= Consuelo Silva =

Chelo (Consuelo Silva; born 1922) was a popular singer of Mexican bolero music who had a long career, spanning from the 1930s to the 1980s. She belongs to the Golden Age of Mexican cinema.

==Early life==
She was born in Brownsville, Texas, on August 25, 1922, the eldest of seven children. As a teenager, Silva performed with her school and church, eventually performing locally with a local group, Tito Crixell Orchestra.

==Career==
Silva became popular in Brownsville and was invited to perform on Americo Paredes' radio show. She continued to perform on the radio, as well as at the Continental Club in Corpus Christi, Texas, gaining popularity quickly through her spin on the romantic song style. She signed to Falcon Records in 1952, and her popularity rose throughout the Southwest. Peerless Records began to distribute her recordings in Mexico and her fame became international. She signed to Columbia Records in 1955. Usually accompanied by a guitar trio, she became known as "La Reina de Los Boleros". She toured the United States, Mexico and South America until the 1980s.

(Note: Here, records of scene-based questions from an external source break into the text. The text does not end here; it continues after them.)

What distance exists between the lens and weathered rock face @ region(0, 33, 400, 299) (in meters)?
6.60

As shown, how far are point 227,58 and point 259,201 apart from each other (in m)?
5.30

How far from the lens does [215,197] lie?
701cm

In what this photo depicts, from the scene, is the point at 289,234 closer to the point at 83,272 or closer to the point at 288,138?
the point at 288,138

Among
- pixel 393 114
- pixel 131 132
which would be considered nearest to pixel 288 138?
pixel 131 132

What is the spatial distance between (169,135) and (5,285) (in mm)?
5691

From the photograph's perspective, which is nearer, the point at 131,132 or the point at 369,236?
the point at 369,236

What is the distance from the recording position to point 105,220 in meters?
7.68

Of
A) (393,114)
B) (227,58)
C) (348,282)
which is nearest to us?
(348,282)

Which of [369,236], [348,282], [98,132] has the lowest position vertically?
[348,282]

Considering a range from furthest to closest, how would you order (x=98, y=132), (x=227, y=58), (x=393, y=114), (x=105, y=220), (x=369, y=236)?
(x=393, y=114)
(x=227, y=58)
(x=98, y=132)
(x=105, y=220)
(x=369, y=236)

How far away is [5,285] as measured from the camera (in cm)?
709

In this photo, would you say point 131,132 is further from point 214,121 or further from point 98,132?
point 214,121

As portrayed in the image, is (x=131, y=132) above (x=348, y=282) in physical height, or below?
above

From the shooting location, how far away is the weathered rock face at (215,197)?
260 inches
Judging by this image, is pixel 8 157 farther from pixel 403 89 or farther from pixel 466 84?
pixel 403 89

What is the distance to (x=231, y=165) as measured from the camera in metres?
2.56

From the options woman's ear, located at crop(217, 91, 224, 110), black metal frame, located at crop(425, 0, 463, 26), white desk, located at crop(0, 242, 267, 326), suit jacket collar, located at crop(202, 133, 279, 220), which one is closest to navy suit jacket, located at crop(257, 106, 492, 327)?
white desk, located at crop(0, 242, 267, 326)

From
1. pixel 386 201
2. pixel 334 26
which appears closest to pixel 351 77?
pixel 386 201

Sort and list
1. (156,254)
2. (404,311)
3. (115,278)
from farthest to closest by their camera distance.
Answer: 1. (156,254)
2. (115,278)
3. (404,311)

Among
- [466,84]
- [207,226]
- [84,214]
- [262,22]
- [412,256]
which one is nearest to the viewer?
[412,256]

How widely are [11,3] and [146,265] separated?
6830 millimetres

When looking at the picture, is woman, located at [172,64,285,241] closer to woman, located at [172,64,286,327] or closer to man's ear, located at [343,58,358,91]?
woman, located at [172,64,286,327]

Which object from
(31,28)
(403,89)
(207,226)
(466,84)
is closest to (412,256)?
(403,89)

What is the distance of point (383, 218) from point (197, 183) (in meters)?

She performed with some of the great stars of her time, including José Alfredo Jiménez, Javier Solís and Lola Beltrán.

== Personal life ==
Silva and Paredes were married in 1939, shortly after they had met on his radio show. They were divorced after being married for a few years and had a son, Americo Paredes Jr., during their marriage. Silva later married Leopoldo Morales Perez, with whom she had a daughter, Garnette Perez, and two sons, Rene and Les Perez.

Silva was inducted the Tejano R.O.O.T.S. Hall of Fame in 2004. She was also inducted into the South Texas Music Walk of Fame.

Silva died of cancer on April 2, 1988, in Corpus Christi, Texas.

== Hits ==
Among her most popular hits are "Está Sellado", "Sabes de Qué Tengo Ganas" "Amor Aventurero" and "Soy Bohemia".